Set problem:
Copy the stretch of the material from the line containing "In this image, among" through the line containing "3878 inches", keeping every character unchanged.

Supplied data:
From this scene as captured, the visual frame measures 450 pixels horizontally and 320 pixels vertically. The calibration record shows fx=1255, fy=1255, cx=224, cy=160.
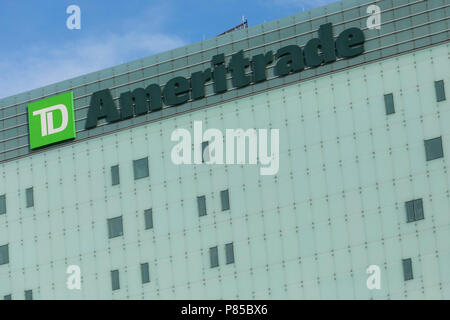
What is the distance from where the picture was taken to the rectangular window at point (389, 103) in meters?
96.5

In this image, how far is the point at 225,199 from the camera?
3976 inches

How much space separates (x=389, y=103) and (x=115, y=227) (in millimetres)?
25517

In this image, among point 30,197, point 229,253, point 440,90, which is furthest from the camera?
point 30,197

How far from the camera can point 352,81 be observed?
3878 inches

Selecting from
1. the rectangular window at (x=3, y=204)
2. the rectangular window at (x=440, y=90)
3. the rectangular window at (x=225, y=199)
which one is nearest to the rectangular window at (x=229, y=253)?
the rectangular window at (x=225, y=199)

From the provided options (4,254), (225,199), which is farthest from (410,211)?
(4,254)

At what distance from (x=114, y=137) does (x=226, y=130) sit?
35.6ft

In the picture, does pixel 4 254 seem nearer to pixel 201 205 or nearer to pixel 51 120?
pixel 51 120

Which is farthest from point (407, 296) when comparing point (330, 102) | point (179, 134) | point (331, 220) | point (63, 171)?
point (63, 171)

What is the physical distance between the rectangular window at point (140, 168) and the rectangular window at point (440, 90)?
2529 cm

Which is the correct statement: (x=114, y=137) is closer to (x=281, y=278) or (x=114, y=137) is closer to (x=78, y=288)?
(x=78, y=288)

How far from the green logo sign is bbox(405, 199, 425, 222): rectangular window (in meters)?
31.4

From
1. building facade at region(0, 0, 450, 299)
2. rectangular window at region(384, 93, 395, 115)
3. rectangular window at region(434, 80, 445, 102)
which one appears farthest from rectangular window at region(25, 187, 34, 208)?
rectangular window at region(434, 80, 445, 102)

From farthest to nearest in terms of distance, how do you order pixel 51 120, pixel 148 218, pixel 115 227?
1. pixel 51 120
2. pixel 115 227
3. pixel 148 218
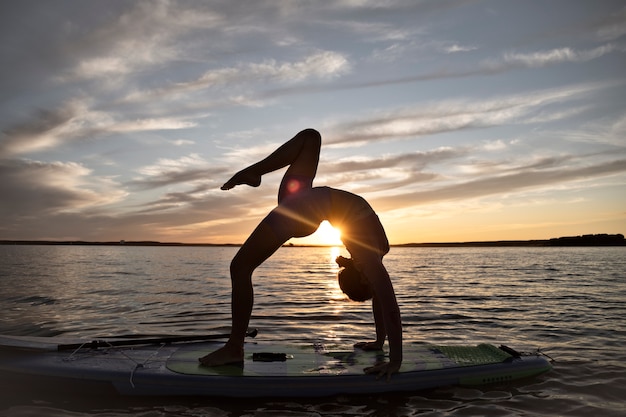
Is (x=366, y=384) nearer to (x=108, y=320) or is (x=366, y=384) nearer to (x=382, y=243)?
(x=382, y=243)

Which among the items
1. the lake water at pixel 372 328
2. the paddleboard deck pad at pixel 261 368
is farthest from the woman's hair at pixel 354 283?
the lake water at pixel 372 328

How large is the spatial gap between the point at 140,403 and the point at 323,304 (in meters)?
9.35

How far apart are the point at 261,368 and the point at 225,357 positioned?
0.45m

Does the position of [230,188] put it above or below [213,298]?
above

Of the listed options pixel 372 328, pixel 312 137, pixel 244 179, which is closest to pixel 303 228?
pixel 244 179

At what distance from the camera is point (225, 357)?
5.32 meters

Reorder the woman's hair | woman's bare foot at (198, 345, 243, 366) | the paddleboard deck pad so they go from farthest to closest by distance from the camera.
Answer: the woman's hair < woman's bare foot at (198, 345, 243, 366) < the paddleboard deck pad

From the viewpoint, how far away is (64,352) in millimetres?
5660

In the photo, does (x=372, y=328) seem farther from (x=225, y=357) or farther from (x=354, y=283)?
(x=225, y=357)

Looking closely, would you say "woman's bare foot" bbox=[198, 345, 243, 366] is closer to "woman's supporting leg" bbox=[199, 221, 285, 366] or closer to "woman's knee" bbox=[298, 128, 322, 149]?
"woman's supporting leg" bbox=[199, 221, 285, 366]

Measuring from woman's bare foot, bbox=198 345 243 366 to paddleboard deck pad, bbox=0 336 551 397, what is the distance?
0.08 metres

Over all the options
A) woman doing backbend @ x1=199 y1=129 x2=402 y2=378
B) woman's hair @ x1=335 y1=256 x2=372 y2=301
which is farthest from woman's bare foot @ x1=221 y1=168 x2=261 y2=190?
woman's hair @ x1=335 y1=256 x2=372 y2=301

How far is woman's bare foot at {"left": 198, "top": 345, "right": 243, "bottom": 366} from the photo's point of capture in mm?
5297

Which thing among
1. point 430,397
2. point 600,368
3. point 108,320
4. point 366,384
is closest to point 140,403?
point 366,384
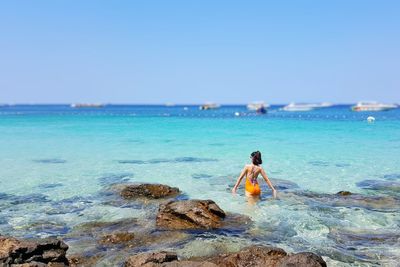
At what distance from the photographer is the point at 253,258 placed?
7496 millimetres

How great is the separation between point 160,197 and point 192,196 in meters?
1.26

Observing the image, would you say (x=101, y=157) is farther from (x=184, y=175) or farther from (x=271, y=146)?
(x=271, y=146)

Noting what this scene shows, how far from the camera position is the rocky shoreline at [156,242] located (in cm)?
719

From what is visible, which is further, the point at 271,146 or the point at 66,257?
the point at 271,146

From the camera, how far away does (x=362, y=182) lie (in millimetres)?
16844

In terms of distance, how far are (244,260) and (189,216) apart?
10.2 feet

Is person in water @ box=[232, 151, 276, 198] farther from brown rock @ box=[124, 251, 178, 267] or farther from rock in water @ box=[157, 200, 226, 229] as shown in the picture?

Worked answer:
In this image, among point 30,197, point 229,253, point 440,90, which is furthest from the camera?
point 30,197

How far from the camera can point 352,81 be observed?
3878 inches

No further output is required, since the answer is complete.